====== Textauszug

Die Nachwehen des Sonntag Abends sind immer noch zu spüren, selbst hier im sonnigen Madrid bei konstanten 30 Grad im Schatten. Jetzt ist es endgültig raus, es gibt Neuwahlen, wahrscheinlich am 18. September. Ein ganz schlechter Zeitpunkt. Die spannende Phase der Kandidatenkür und Programmdebatten hat schon begonnen und ich bin in Spanien. Die heiße Phase des Wahlkampfs danach und ich muss für die Assi-Prüfung lernen. Vier Tage nach der Assi-Prüfung dann die Bundestagswahl. Wenn das mal keine Woche mit ausschließlich bösen Nachrichten wird.

Na ja, so weit ich das hier über Internet und Zeitungen mitbekommen habe, überschlagen sich die Kommentatoren allerorten mit Analysen, Meinungen und Prophezeiungen, wie es eben immer so ist, nach einem „politischen Erdbeben“. Fast alle sind sich einig, Schröder habe einen intelligenten Schachzug gemacht, Schröder sei in die Offensive gegangen, habe seine letzte Option zum Handeln ausgeschöpft. Doch um welchen Preis? Welches Ziel verfolgen Schröder und Müntefering? Wollen sie die SPD einen, die Linken und Rechten in der Partei ein letztes Mal auf Linie bringen? So fern sie dieses wollen, kann diese Einigkeit wohl nur von langer Dauer sein, wenn das Unmögliche eintritt und die Wahlen im Herbst gewonnen werden. Danach würde sonst das große Schlachten beginnen. Die Linke würde die Niederlage auf die Agenda 2010 schieben, die Rechte auf die Zerstrittenheit in der Partei. Weder Müntefering noch Schröder würde dieses Armageddon politisch überleben. Wer folgt danach? Da die Linke um Ottmar Schreiner wohl nie die Mehrheit in der Partei erhalten werden, Lafontaine heute endgültig ausgetreten ist, und die aktuelle Führungsriege aus meiner Sicht beinahe komplett Format und Klasse verloren hat, wäre mein Geheimtipp Peter Struck als neuer erster Mann in der SPD. Er hat als einziger SPDler in der Regierung an Ansehen gewonnen und ist weitgehend unbelastet von der Agenda.

============
====== Vorliegende Daten

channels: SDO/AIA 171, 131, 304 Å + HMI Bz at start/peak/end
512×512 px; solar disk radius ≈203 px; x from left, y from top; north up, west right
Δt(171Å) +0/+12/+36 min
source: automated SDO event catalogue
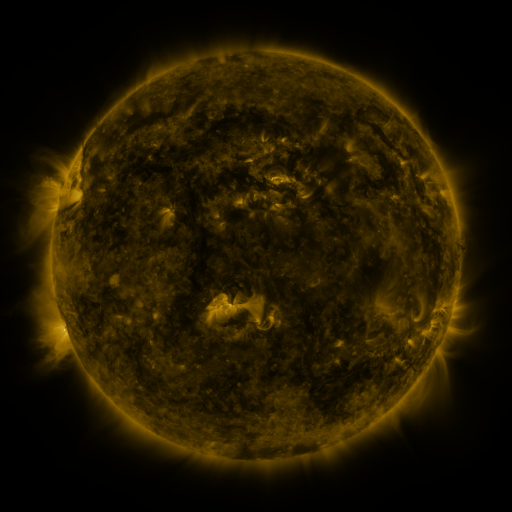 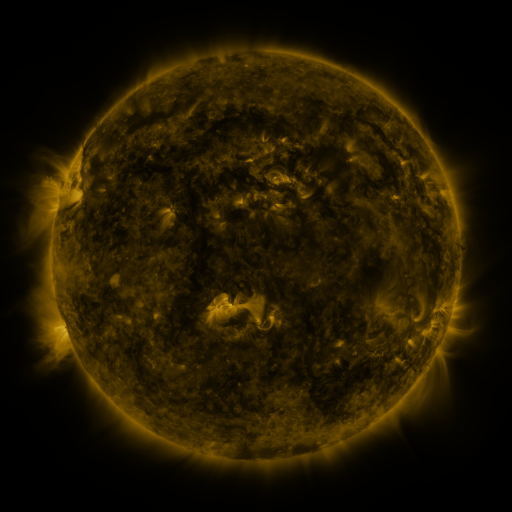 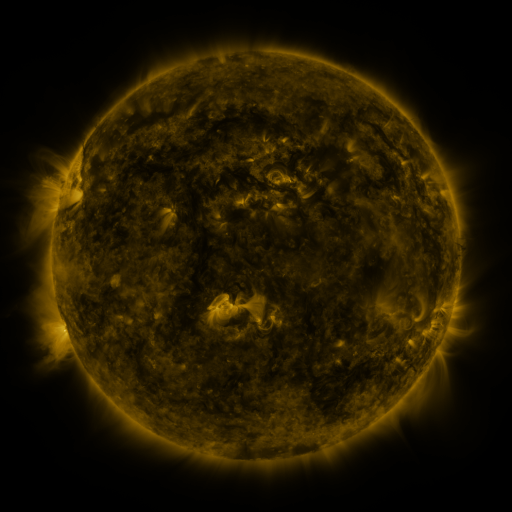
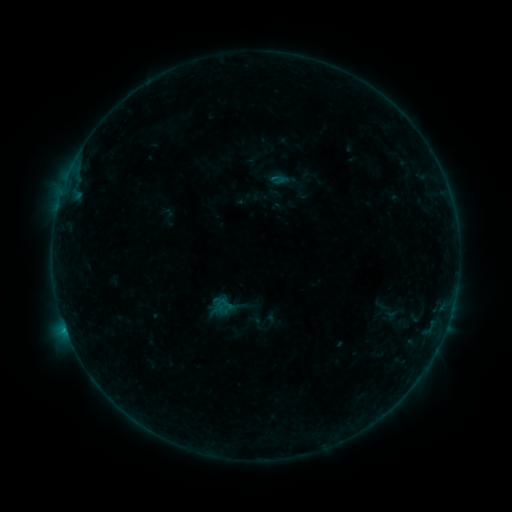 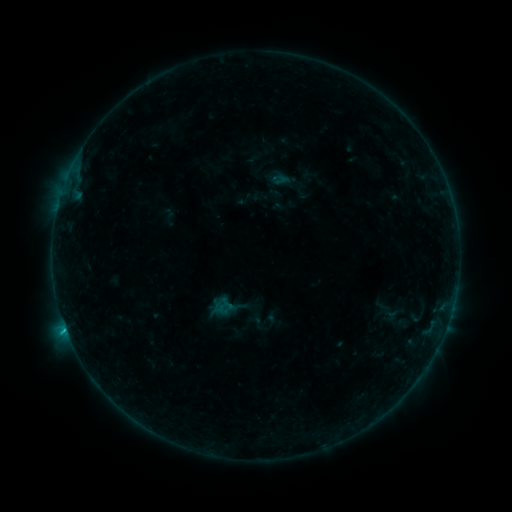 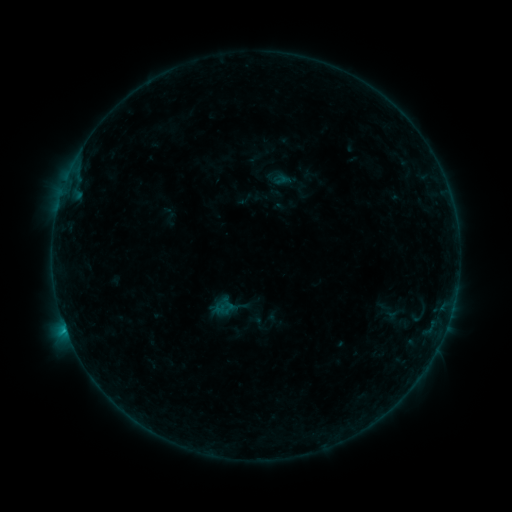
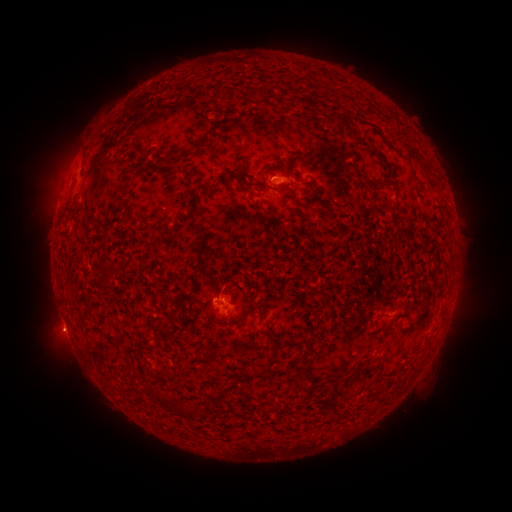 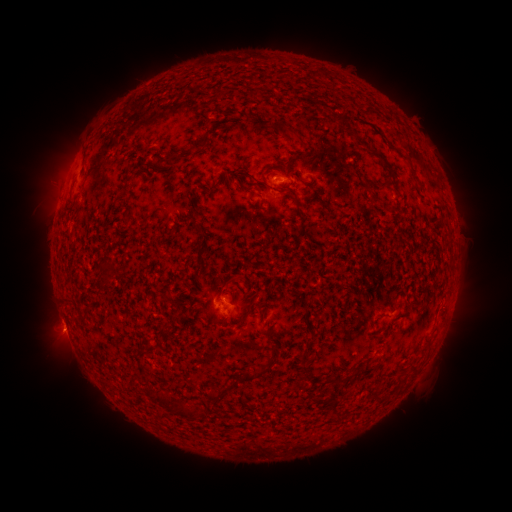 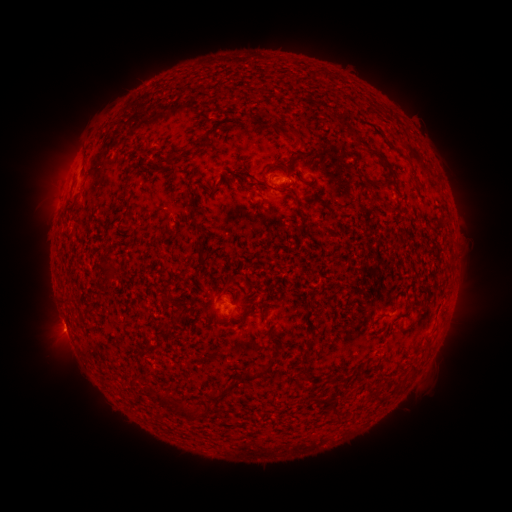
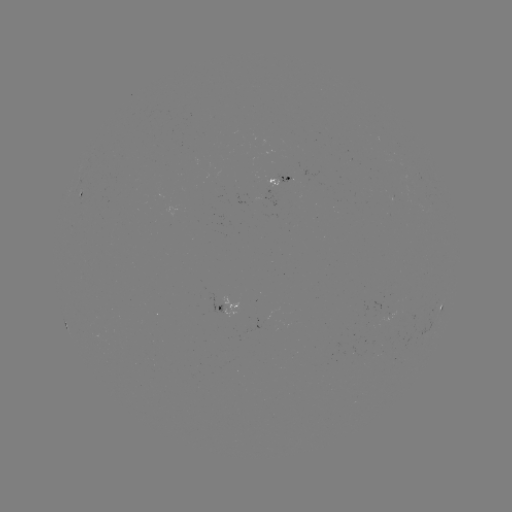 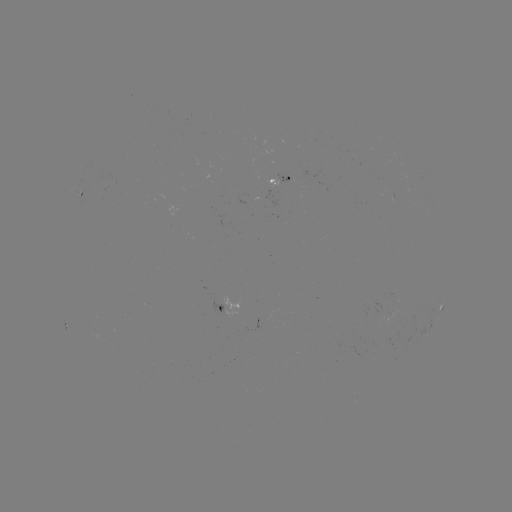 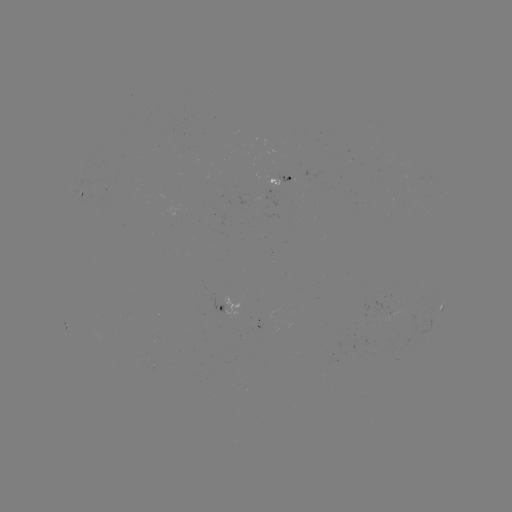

============

- Zu erledigen
1. Entnimm dem Textauszug die Stelle, die bei den Worten "Die Nachwehen des" beginnt und nach den Worten "bösen Nachrichten wird." endet, und gib sie unverändert wieder.
2. Stimmen diese Aussagen mit dem Textauszug überein? Beantworte jede mit Ja oder Nein und zitiere wörtlich die Worte des Textauszugs, die den Ausschlag geben. (a) Die Bundestagswahl findet vier Tage vor der Assi-Prüfung statt. (b) Lafontaine ist heute endgültig ausgetreten. (c) Peter Struck hat als einziger SPDler in der Regierung an Ansehen verloren.
Die Zeilen spielen hierfür keine Rolle.

- Lösungen
1.
Die Nachwehen des Sonntag Abends sind immer noch zu spüren, selbst hier im sonnigen Madrid bei konstanten 30 Grad im Schatten. Jetzt ist es endgültig raus, es gibt Neuwahlen, wahrscheinlich am 18. September. Ein ganz schlechter Zeitpunkt. Die spannende Phase der Kandidatenkür und Programmdebatten hat schon begonnen und ich bin in Spanien. Die heiße Phase des Wahlkampfs danach und ich muss für die Assi-Prüfung lernen. Vier Tage nach der Assi-Prüfung dann die Bundestagswahl. Wenn das mal keine Woche mit ausschließlich bösen Nachrichten wird.

2.
(a) Nein: „Vier Tage nach der Assi-Prüfung dann die Bundestagswahl.“
(b) Ja: „Lafontaine heute endgültig ausgetreten ist“
(c) Nein: „Er hat als einziger SPDler in der Regierung an Ansehen gewonnen“